Authors:
Marcos D. Zuniga
and
Cristian M. Orellana
Affiliation:
Universidad Tecnica Federico Santa Maria, Chile
Keyword(s):
Multi-target Tracking, Feature Tracking, Local Descriptors, Segmentation, Background Subtraction, Reliability Measures.
Related
Ontology
Subjects/Areas/Topics:
Color and Texture Analyses
;
Computer Vision, Visualization and Computer Graphics
;
Features Extraction
;
Image and Video Analysis
;
Motion, Tracking and Stereo Vision
;
Segmentation and Grouping
;
Shape Representation and Matching
;
Tracking and Visual Navigation
;
Video Surveillance and Event Detection
Abstract:
This work presents a new light-weight approach for robust real-time tracking in difficult environments, for situations including occlusion and varying illumination.
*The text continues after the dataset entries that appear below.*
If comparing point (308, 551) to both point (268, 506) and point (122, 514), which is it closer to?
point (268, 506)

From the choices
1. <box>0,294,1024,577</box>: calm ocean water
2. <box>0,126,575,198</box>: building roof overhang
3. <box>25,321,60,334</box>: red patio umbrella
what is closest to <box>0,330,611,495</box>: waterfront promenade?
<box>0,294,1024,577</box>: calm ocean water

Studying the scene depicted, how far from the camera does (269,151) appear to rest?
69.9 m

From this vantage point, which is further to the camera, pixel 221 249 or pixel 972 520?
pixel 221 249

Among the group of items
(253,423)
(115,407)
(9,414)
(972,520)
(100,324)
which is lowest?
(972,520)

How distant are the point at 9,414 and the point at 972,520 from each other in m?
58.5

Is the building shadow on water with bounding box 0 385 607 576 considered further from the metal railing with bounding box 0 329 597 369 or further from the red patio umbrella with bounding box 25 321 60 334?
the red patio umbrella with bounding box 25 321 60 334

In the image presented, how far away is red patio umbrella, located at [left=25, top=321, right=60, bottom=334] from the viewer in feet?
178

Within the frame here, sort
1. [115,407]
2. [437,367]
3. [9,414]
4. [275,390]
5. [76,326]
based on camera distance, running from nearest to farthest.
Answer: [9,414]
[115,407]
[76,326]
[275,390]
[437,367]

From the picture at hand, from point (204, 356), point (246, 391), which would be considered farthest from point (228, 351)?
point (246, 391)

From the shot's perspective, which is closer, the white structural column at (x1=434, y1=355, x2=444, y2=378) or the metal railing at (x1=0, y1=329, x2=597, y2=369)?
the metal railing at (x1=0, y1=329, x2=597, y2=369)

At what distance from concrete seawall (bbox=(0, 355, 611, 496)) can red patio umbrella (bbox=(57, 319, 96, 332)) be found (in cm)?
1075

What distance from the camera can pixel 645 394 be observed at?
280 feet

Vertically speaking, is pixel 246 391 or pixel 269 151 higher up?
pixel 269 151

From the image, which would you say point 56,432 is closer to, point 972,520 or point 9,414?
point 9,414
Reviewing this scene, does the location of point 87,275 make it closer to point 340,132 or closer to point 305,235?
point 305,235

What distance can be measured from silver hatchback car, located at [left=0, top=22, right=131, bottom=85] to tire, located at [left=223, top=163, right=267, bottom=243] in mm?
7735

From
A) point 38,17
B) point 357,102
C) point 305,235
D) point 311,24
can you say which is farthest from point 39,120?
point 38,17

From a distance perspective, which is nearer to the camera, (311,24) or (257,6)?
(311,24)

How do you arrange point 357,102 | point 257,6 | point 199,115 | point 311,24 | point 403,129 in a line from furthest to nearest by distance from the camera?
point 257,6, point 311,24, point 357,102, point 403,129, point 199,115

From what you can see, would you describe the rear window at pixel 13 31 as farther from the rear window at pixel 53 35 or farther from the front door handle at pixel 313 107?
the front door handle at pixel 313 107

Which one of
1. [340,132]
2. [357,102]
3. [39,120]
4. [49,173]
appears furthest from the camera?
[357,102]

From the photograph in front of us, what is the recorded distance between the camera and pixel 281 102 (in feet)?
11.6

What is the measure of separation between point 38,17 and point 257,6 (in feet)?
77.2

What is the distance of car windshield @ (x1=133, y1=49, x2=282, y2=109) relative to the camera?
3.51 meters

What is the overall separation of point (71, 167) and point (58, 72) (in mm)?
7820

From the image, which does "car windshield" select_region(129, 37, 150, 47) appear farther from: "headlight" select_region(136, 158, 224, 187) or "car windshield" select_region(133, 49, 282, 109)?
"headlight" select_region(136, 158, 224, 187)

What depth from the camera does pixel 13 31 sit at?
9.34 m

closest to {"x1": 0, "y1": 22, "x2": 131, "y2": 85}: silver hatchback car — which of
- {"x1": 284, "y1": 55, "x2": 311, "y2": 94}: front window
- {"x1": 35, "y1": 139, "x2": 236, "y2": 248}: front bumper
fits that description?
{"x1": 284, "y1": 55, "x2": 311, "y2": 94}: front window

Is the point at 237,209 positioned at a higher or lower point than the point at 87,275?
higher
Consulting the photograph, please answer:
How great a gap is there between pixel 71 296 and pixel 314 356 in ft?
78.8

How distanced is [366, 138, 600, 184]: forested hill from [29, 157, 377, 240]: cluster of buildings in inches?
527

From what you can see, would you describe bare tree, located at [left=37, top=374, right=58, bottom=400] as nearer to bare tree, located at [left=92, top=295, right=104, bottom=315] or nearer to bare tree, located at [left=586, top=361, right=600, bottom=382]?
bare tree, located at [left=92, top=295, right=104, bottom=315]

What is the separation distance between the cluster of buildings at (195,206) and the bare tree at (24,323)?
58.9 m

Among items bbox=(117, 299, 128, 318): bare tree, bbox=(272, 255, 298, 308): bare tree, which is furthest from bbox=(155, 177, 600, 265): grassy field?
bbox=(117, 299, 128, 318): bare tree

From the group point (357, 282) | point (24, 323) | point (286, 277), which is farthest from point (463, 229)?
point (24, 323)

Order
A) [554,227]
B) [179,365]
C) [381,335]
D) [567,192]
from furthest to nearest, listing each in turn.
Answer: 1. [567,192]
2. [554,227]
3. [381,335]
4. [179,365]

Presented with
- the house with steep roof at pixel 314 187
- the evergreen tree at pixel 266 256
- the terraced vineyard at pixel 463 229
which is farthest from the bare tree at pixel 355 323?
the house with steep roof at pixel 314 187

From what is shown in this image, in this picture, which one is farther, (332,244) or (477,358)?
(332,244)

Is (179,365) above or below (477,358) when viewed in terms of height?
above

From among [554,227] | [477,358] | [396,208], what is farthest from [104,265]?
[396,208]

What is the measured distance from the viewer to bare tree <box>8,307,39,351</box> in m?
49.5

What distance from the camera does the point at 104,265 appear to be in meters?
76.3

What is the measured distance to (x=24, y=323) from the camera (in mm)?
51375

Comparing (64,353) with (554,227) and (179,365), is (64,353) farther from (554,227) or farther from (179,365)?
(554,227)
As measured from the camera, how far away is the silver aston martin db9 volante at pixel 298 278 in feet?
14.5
The method increases the robustness of tracking based on reliability measures from the segmentation
phase, for improving the selection and tracking of reliable local features for overall object tracking. The local descriptors are characterised by colour, structural and segmentation
features, to provide a robust detection, while their reliability is characterised by descriptor distance, spatial-temporal coherence, contrast, and illumination criteria. These reliability measures are utilised to weight the contribution of the local features in the decision process for estimating the real position of the object.
The proposed method can be adapted to any visual system that performs an initial segmentation phase based on background subtraction, and multi-target tracking using dynamic models. First, we present how to extract p
ixel-level reliability measures from algorithms based on background modelling. Then, we present how to use these measures to derive feature-level reliability measures for mobile objects. Finally, we describe the process to utilise this information for tracking an object in different environmental conditions.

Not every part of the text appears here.